Diagnostic and Prognostic Biomarker for Acute Stroke in Serum Translocator Protein (Tspo) and the Related Association with Neuro-Inflammation

Background: Translocator protein (TSPO) expression have been noted to associate in neuroinflammatory conditions such as Alzheimer disease and Parkinson disease. This increase in TSPO expression has been reported to coincide with the process of microglial activation. Stroke is a nuroinflammation, and also activated the glial cell. However, few study focus in the association between peripheral TSPO and central nervous system (CNS) diseases. Unlike the use of diagnostic serum biomarkers such as creatinine kinase and troponin to evaluate acute coronary syndrome, the current diagnosis of stroke relies solely on a neurological examination and neuroimaging studies. The search for serum biomarkers for differential diagnoses, assessment of stroke severity, and predication of prognoses is increasingly needed. Aims: (1) We aim to plot the trend of TSPO expression from 2 hours, 12 hours, 24hours, 36hours, 48hours, 72hours, 96hours, 120hours, and 144hours after stroke onset in those stroke patients who reached to emerge department. (2) We also express the comparison of diagnostic ability of plasma TSPO levels between stroke patients and healthy controls, between new stroke patients and old stroke patients, and between ischemic stroke and hemorrhage stroke. (3) We also aim to understand the predictive ability of plasma TSPO level within 24 hours to the progression after stroke at 14days and 30 days.

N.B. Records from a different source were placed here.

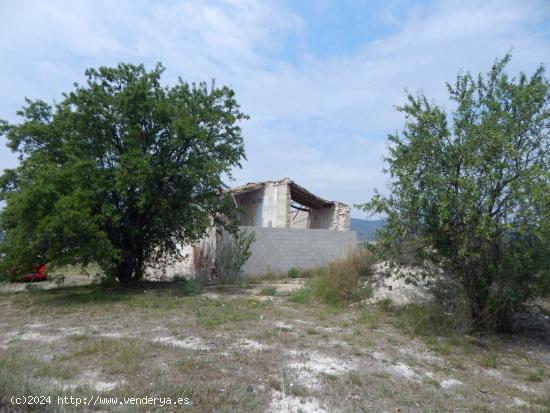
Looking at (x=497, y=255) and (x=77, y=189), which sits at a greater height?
(x=77, y=189)

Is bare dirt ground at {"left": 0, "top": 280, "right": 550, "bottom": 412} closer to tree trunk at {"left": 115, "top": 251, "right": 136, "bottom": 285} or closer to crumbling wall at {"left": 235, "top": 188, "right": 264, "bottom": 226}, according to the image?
tree trunk at {"left": 115, "top": 251, "right": 136, "bottom": 285}

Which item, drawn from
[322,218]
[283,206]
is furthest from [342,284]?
[322,218]

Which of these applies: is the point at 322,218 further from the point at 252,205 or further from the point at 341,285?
the point at 341,285

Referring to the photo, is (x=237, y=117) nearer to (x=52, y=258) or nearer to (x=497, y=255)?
(x=52, y=258)

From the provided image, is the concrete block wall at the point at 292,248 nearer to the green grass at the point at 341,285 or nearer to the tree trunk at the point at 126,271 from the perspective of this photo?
the tree trunk at the point at 126,271

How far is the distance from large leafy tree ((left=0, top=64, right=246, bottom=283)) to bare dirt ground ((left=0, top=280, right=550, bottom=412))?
6.32ft

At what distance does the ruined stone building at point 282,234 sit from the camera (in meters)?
17.4

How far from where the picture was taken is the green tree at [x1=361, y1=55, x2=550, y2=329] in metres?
6.71

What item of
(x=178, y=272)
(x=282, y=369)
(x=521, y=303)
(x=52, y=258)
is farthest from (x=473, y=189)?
(x=178, y=272)

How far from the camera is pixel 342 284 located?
1073cm

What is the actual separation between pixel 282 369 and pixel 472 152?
4.38 meters

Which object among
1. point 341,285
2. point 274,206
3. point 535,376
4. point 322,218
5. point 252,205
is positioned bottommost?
point 535,376

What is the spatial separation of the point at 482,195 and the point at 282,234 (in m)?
11.7

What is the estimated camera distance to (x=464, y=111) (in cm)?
755
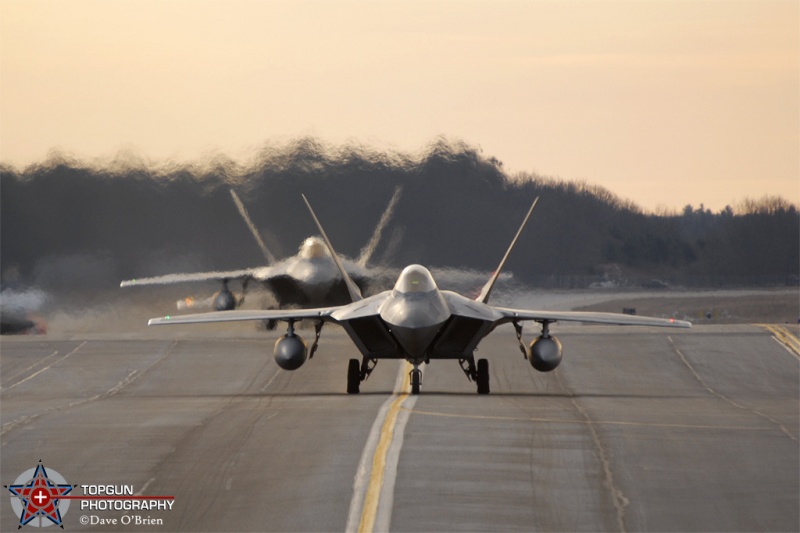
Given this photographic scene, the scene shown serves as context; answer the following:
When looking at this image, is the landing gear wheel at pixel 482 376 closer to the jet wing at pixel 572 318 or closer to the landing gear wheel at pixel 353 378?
the jet wing at pixel 572 318

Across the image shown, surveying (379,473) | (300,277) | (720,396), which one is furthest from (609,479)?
(300,277)

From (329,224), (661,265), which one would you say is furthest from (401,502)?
(661,265)

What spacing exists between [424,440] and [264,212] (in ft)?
79.5

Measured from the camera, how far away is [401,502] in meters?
16.8

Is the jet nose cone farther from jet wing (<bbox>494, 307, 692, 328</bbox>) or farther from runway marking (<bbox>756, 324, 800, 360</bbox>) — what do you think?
runway marking (<bbox>756, 324, 800, 360</bbox>)

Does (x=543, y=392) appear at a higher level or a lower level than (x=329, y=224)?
lower

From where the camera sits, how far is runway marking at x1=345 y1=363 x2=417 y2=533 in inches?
627

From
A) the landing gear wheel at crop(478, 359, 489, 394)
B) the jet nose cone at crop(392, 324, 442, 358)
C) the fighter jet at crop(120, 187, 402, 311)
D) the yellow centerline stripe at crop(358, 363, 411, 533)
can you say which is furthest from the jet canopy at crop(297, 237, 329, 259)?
the yellow centerline stripe at crop(358, 363, 411, 533)

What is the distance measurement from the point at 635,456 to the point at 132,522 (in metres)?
7.81

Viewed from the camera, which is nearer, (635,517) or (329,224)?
(635,517)

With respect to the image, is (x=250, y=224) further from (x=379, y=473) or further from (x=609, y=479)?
(x=609, y=479)

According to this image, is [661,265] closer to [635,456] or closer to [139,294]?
[139,294]

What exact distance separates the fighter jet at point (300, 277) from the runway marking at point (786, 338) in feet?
38.1

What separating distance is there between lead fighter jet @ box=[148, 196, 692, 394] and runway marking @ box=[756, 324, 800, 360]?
30.2 ft
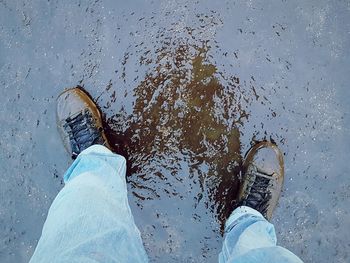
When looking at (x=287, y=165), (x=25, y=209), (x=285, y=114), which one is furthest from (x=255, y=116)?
(x=25, y=209)

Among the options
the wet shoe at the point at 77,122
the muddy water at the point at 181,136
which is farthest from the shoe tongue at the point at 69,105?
the muddy water at the point at 181,136

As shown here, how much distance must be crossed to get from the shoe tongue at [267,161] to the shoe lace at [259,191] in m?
0.02

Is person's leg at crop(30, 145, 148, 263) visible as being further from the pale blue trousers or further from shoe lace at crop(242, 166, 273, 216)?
shoe lace at crop(242, 166, 273, 216)

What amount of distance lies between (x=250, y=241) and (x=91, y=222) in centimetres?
59

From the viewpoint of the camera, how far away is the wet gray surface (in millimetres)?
1854

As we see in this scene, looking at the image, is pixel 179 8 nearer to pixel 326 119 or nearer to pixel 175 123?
pixel 175 123

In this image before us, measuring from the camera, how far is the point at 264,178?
1.85 meters

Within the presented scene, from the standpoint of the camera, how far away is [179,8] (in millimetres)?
1860

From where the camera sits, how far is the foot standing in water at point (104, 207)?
129 cm

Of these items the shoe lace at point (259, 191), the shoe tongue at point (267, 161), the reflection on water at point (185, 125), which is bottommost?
the shoe lace at point (259, 191)

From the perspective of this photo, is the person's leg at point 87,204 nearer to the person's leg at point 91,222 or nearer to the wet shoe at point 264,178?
the person's leg at point 91,222

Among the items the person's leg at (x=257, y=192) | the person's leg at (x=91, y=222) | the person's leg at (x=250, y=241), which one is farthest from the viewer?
the person's leg at (x=257, y=192)

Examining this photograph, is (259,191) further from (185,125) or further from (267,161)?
(185,125)

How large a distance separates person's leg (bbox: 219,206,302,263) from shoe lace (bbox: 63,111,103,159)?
66cm
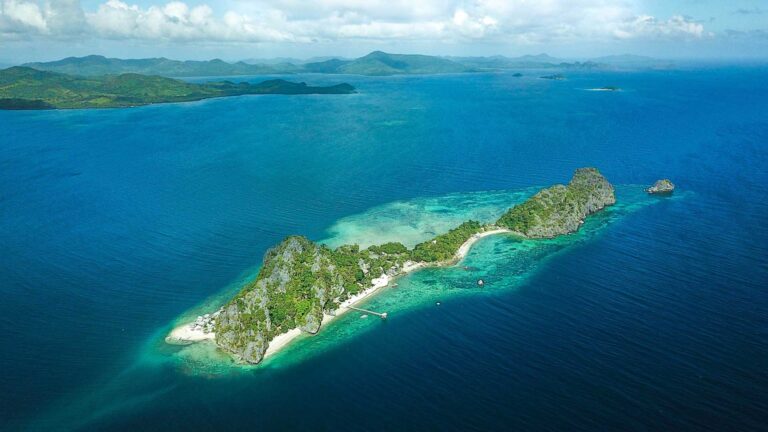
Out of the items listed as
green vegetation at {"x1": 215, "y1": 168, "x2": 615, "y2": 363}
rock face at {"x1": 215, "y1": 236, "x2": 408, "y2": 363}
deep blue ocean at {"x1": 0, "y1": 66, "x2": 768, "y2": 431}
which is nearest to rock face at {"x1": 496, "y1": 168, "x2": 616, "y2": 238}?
green vegetation at {"x1": 215, "y1": 168, "x2": 615, "y2": 363}

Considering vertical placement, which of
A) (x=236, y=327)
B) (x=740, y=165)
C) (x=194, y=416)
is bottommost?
(x=194, y=416)

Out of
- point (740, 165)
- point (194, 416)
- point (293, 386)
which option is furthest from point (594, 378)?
point (740, 165)

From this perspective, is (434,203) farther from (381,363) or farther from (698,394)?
(698,394)

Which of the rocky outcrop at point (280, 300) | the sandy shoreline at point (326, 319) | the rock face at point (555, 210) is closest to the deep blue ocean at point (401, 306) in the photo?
the sandy shoreline at point (326, 319)

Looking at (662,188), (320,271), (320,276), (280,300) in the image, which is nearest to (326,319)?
(320,276)

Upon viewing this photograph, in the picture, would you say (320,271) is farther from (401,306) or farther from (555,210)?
(555,210)

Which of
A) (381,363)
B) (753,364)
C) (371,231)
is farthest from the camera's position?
(371,231)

Method: First, we expect to include 30 persons with acute stroke onset within 2 hours, and follow up for 7 days with 10 measurements. In addition, we expect to include 450 persons with first-ever stroke as patient cohort, and, finally, include 150 healthy persons and 150 old stroke patients as comparison groups. Stroke patient will be recruited at 24hr and followed at around 10 days and 30 days. Demography data, body mass index, fasting plasma glucose and lipid profiles will be examined. Concentrations of TSPO, TNFα, IL-1β and IL-6 will be measured by ELISA. The indices of function progression included NIH stroke scale, Barthel index and modified Rankin scale. Expected impact: The establishment of serum TSPO in the differential diagnosis of stroke application, like serum creatinine kinase as a diagnostic marker of acute coronary heart disease, will be shorten the duration window of the diagnosis in acute stroke patients.